Attempts to confirm this association to date have not been successful in case-control studies in both a Canadian [3] and, more recently, a Japanese population [4]. We sought to investigate the role of the Δ7aa mutation in a large family based study of patients with early-onset IHD in Ireland.
Methods
Subjects
Recruitment of the study population took place between August 1999 and October 2004. The inclusion criteria are described in detail in a previous publication [5]. Briefly, individuals were Caucasian with all four grandparents born in Ireland.

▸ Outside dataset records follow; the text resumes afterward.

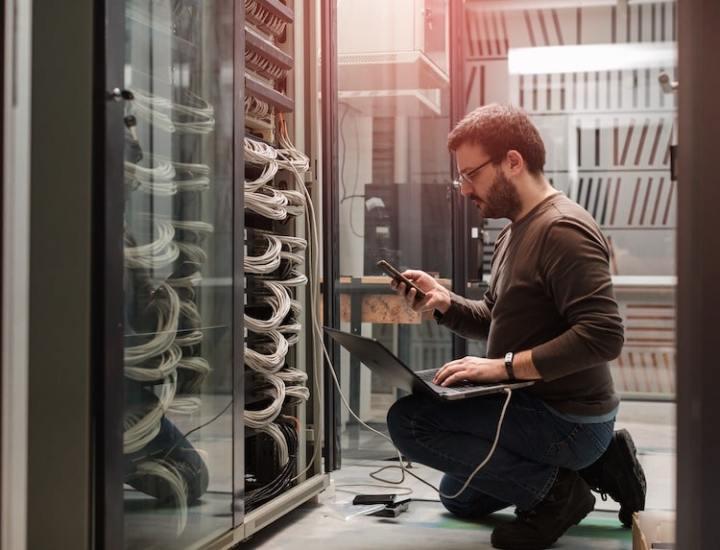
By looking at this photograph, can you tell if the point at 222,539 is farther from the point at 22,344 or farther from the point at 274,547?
the point at 22,344

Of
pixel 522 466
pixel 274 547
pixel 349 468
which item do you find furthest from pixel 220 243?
pixel 349 468

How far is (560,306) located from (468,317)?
1.55 ft

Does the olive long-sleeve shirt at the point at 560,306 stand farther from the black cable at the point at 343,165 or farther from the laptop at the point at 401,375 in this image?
the black cable at the point at 343,165

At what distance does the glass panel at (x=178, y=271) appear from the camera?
1894 mm

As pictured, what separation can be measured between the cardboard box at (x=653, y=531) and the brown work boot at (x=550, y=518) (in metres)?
0.25

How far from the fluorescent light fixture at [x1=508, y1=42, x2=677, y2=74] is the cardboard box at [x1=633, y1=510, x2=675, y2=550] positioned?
4631mm

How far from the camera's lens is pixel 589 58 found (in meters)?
6.43

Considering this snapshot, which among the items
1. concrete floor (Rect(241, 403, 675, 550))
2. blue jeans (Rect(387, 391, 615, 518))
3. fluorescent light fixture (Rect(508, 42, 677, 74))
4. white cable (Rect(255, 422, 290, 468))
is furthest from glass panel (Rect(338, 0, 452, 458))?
fluorescent light fixture (Rect(508, 42, 677, 74))

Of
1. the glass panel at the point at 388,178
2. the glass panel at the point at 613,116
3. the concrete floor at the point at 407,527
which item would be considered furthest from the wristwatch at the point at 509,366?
the glass panel at the point at 613,116

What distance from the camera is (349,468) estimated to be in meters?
3.78

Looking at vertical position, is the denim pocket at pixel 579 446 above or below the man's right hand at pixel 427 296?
below

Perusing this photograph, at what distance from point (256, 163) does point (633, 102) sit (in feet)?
14.2

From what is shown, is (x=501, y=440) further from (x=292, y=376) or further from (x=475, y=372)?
(x=292, y=376)

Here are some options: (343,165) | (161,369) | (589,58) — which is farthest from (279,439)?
(589,58)
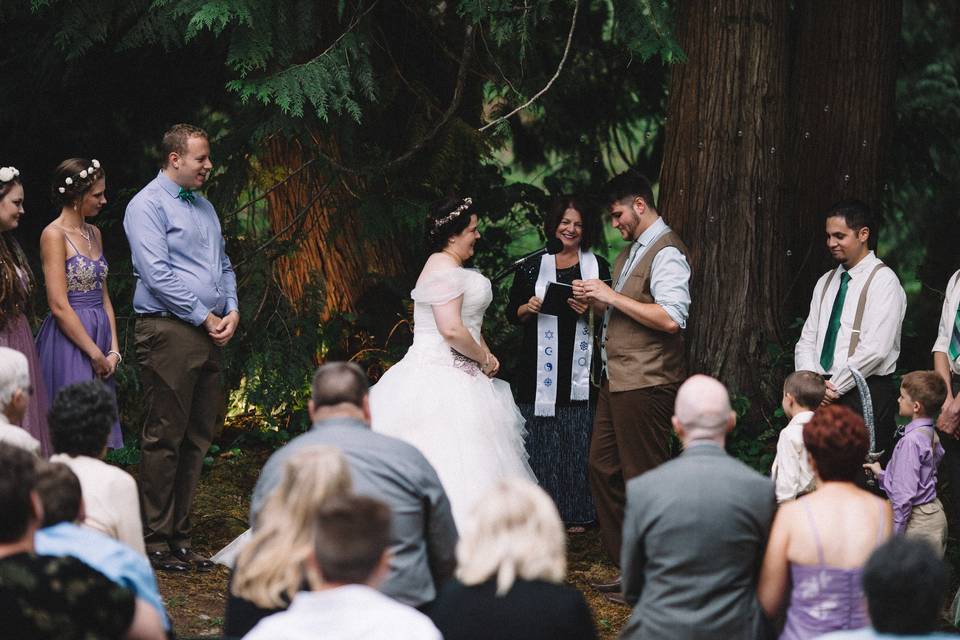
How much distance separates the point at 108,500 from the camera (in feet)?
13.3

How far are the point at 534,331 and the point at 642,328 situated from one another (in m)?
1.29

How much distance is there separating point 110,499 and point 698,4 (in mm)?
4733

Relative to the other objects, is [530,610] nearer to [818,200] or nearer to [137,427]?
[818,200]

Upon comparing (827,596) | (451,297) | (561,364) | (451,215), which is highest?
(451,215)

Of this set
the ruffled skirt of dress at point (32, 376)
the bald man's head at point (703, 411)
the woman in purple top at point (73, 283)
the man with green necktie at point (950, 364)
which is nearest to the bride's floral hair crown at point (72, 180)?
the woman in purple top at point (73, 283)

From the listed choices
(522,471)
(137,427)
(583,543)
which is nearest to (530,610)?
(522,471)

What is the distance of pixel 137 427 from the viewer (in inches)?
338

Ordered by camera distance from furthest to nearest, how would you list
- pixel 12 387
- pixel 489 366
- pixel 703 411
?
1. pixel 489 366
2. pixel 12 387
3. pixel 703 411

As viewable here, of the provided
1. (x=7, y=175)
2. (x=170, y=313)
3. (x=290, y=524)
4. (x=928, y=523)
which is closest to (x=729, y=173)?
(x=928, y=523)

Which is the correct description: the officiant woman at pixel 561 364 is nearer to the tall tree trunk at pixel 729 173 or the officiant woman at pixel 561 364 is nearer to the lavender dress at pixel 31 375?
the tall tree trunk at pixel 729 173

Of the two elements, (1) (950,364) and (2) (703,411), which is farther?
(1) (950,364)

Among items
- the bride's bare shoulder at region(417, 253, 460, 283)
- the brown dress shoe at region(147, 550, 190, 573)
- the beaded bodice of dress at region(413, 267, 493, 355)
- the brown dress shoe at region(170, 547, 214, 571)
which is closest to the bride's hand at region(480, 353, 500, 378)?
the beaded bodice of dress at region(413, 267, 493, 355)

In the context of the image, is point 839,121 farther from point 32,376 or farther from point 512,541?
point 512,541

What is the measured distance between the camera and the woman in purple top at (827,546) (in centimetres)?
392
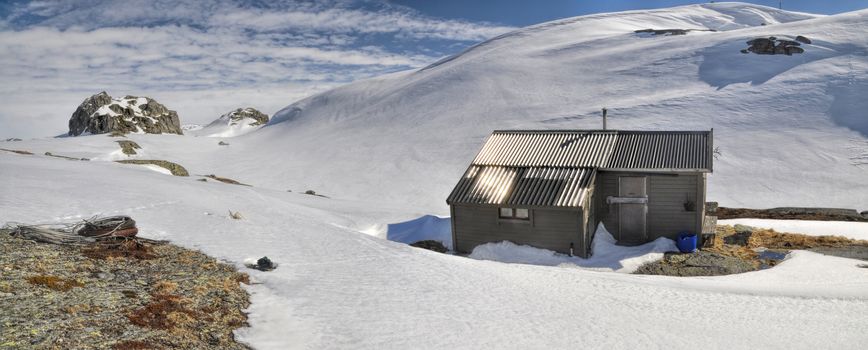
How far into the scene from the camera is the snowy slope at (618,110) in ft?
146

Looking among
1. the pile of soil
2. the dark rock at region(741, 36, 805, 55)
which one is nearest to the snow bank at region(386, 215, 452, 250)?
the pile of soil

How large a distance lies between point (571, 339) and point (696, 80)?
6285 centimetres

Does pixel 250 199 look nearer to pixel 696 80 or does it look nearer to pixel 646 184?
pixel 646 184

Each family was required to have at least one family member affected with proven premature IHD (disease onset ≤ 55 years for males and ≤ 60 years for females) and at least one unaffected sibling and/or both parents surviving. Proven IHD was defined by one or more of the following: previous myocardial infarction (MI), previous unstable angina (typical chest pain with dynamic ECG changes or minor elevation of cardiac markers) or stable angina with angiographic evidence of obstructive coronary disease (>70% stenosis). Unaffected siblings were required to be 3 years older than the affected sibling at age of diagnosis of IHD and have no evidence of previous IHD using the "Rose chest pain on effort and possible infarction questionnaire" [6] and a standard 12 lead electrocardiogram independently coded using the "Minnesota code" [7].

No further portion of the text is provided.